Prosecutions of perpetrators have sometimes included charges of genocide. The term is problematic, because of the narrow definition eventually agreed in the 1948 United Nations Convention on the Prevention and Punishment of the Crime of Genocide (CPPCG). In the case of the massacres of indigenous groups in Guatemala the case may be relatively easy to substantiate against former President Efraín Rios Montt, because of the overwhelming evidence of targeting of specific ethnic groups. In Argentina, Judge Daniel Obligado has proposed using the term ‘politicide’ to cover the systematic physical elimination of persons for their political ideas or social involvement, irrespective of whether they had broken any law.

The crusading Spanish Judge Baltazar Garzón has his own problems with the definition of genocide and dictatorship crimes. He caused intense annoyance to fellow jurists and international diplomats when he successfully applied for the arrest in Britain in 1998 of General Pinochet, pending an extradition to Spain eventually defeated on ‘humanitarian’ grounds by British Home Secretary Jack Straw. The ‘ailing’ Pinochet duly did a celebratory dance on the runway in Santiago when he touched down after eluding his Spanish persecutors. Garzón also laid genocide charges against Argentinian naval officers Adolfo Scilingo and Miguel Angel Cavallo. Both were convicted in Spain on other charges.

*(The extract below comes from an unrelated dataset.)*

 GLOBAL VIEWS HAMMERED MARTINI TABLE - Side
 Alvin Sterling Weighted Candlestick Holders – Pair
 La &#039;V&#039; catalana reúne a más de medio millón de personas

But Garzón’s greatest challenge was when in 2008 he opened a controversial inquiry for crimes against humanity committed by General Franco’s government during and after the Spanish Civil War. For his pains, Garzón has very recently been debarred for 11 years from practising as a judge and lawyer.

The social order behind the repression

Museo-de-la-Memoria-Crdoba-2010-02Entrance to the Museo de la Memoria, Córdoba, 2010Memoria, however, is not only about what was done and by whom, but why it was done and for what purpose. Andrés Jaroslavsky’s father Máximo was a doctor, a cardiologist working in Tucumán, Argentina, who was kidnapped, disappeared and killed by the military in November 1975. In the introduction to his book The Future of Memory (LAB 2004) Jaroslavsky quotes Herbert Marcuse: “to forget past suffering means to forgive the powers that caused the suffering—without overcoming those powers”.

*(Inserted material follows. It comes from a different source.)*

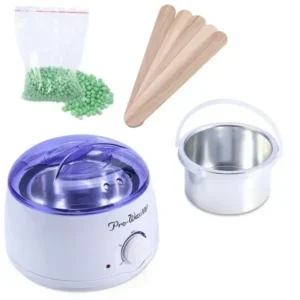 OLLA DE CERA CON APLICADORES Y PERLAS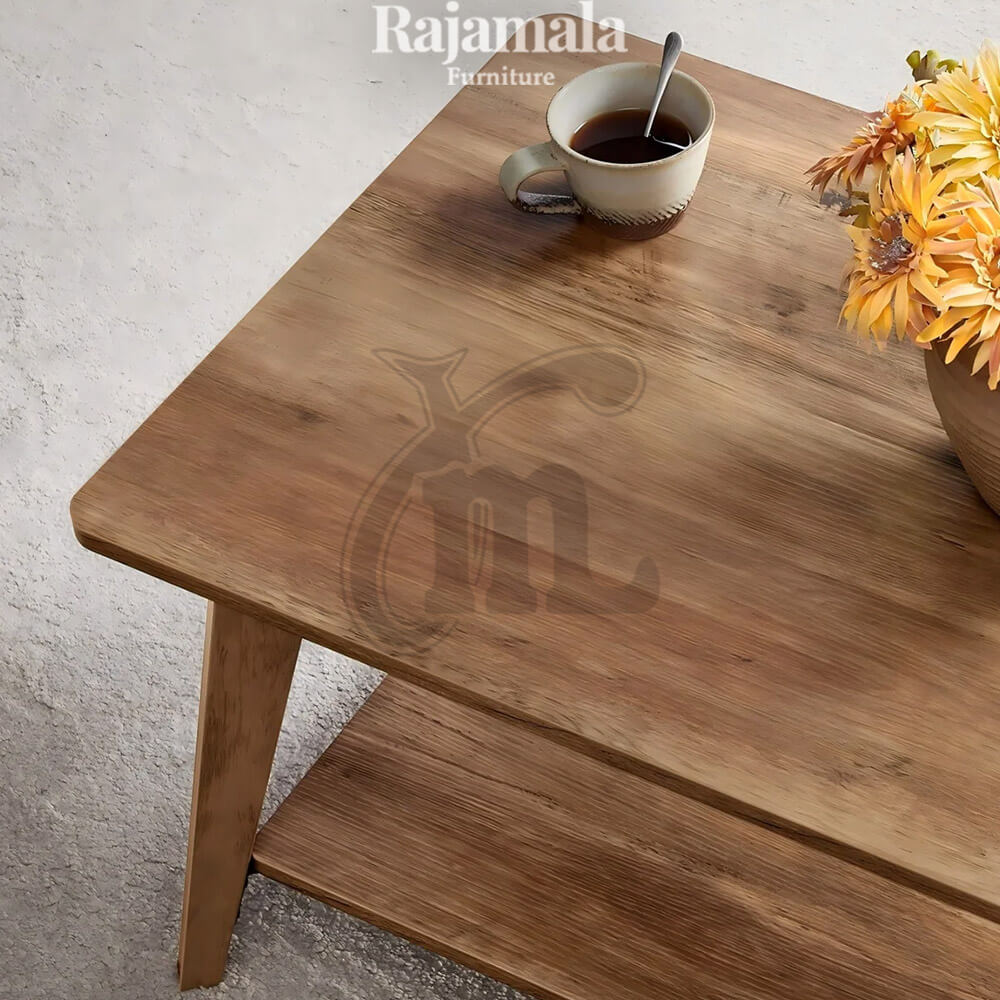 Meja Tamu Minimalis Jati Natural Walnut Solid Premium RM-197.1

Jaroslavsky insists that the dictatorship was not merely about the persecution and elimination of thousands of Argentinians, but about the neo-liberal economic programme the dictatorship introduced.

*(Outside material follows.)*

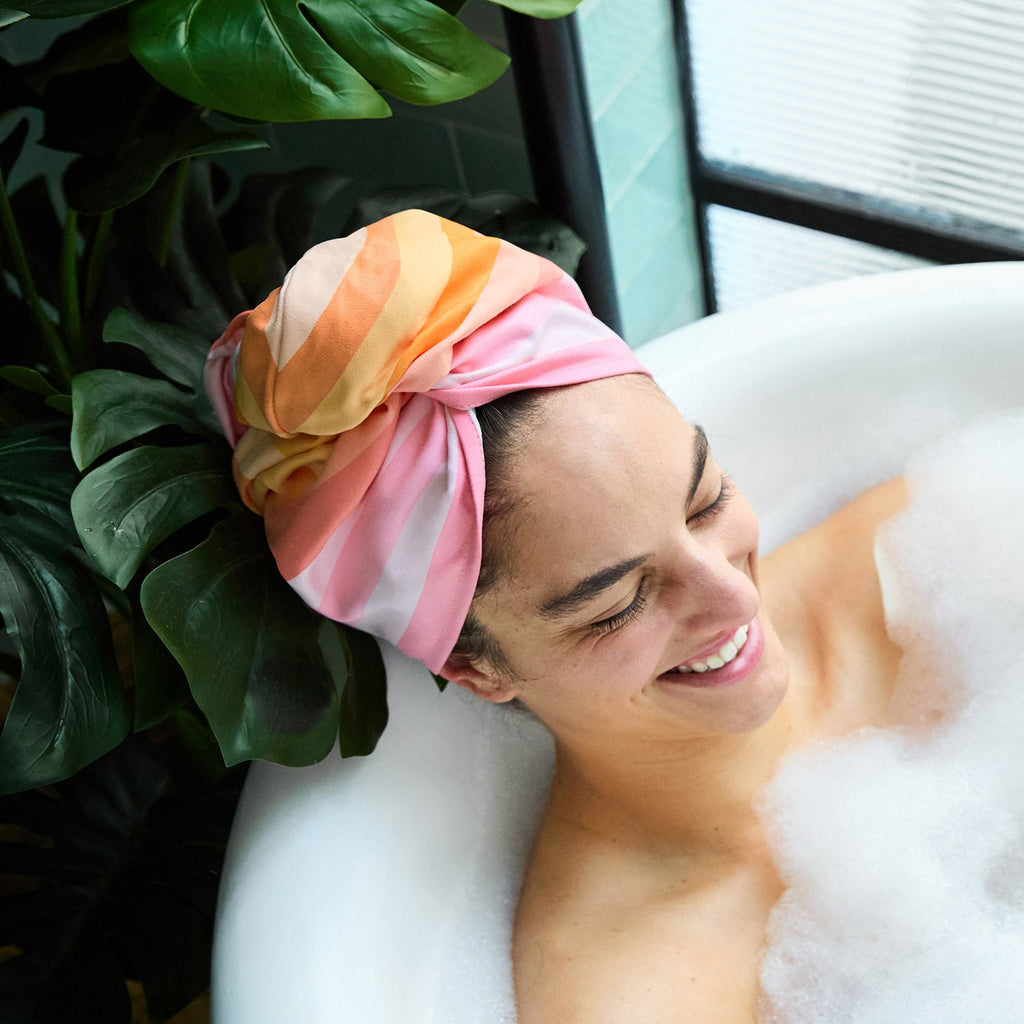 dock and bay hair wraps suede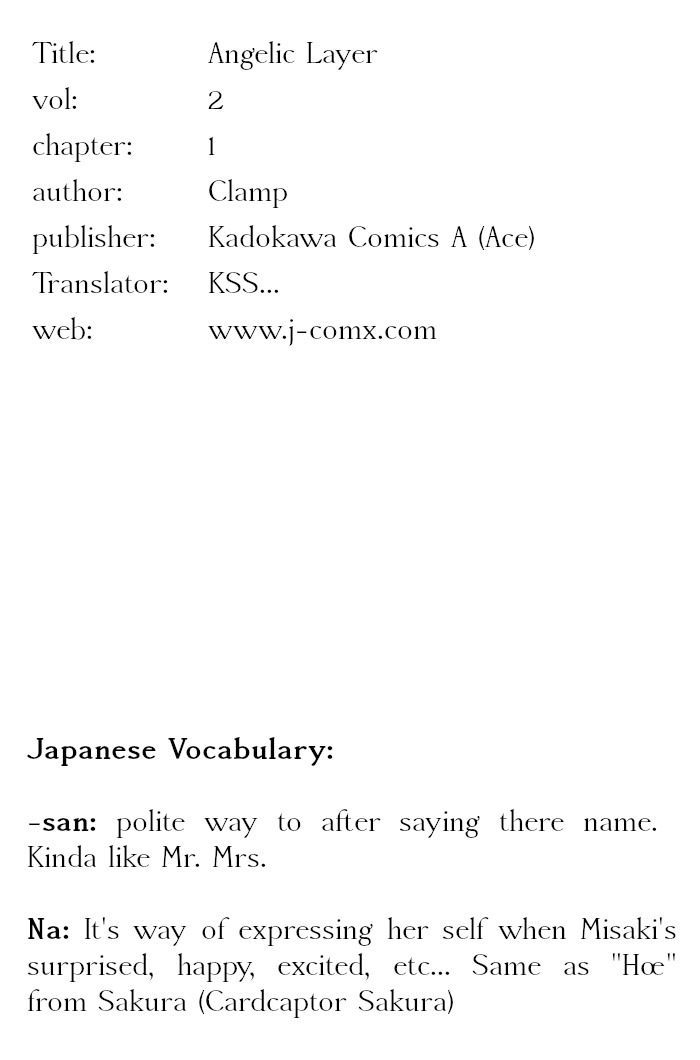 Read Angelic Layer ENGLISH Manga Online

“Memory is then fundamental, well beyond its commemorative aspects, to understand the economic and political order inherited in Argentina. Perhaps by searching in our history for the reasons why in our country impunity reigns, and identifying the sectors that encourage that impunity for their own benefit, we might be able to construct a reply. Perhaps the first step towards creating a democracy with substance, with memory and justice, is to discover what reality conceals. This book comes out of the humble desire to collaborate in that project: to a country without impunity.”

This idea is further explored (in relation to Chile, Argentina and Brazil, among other countries) by Naomi Klein in her book The Shock Doctrine. Klein, who meticulously documents the implementation of draconian economic policies, which would never have been accepted by the populace without the ‘shock’ of dictatorship, describes the atmosphere in Buenos Aires, where she was living in 2001. “Argentina erupted in protest against the IMF-prescribed austerity measures and then proceeded to force out five presidents in only three weeks… people kept exclaiming ‘The dictatorship just ended!’ At the time I didn’t understand the meaning behind the jubilation, since the dictatorship had been over for seventeen years. Now I think I do: the state of shock had finally worn off.”

The Colombian writer Héctor Abad Faciolince wrote a moving memoir of his father El Olvido Que Seremos (The Forgotten We Become), the title taken from a poem of Jorge Luis Borges. The writer’s father, Héctor Abad Gómez, a doctor, lecturer and campaigner for public health, was assassinated by paramilitaries in Medellín in 1987. In the epilogue, his son writes: “Lo que yo buscaba era eso: que mis memorias más hondas despertaran…” (What I sought was that my deepest memories should awaken others).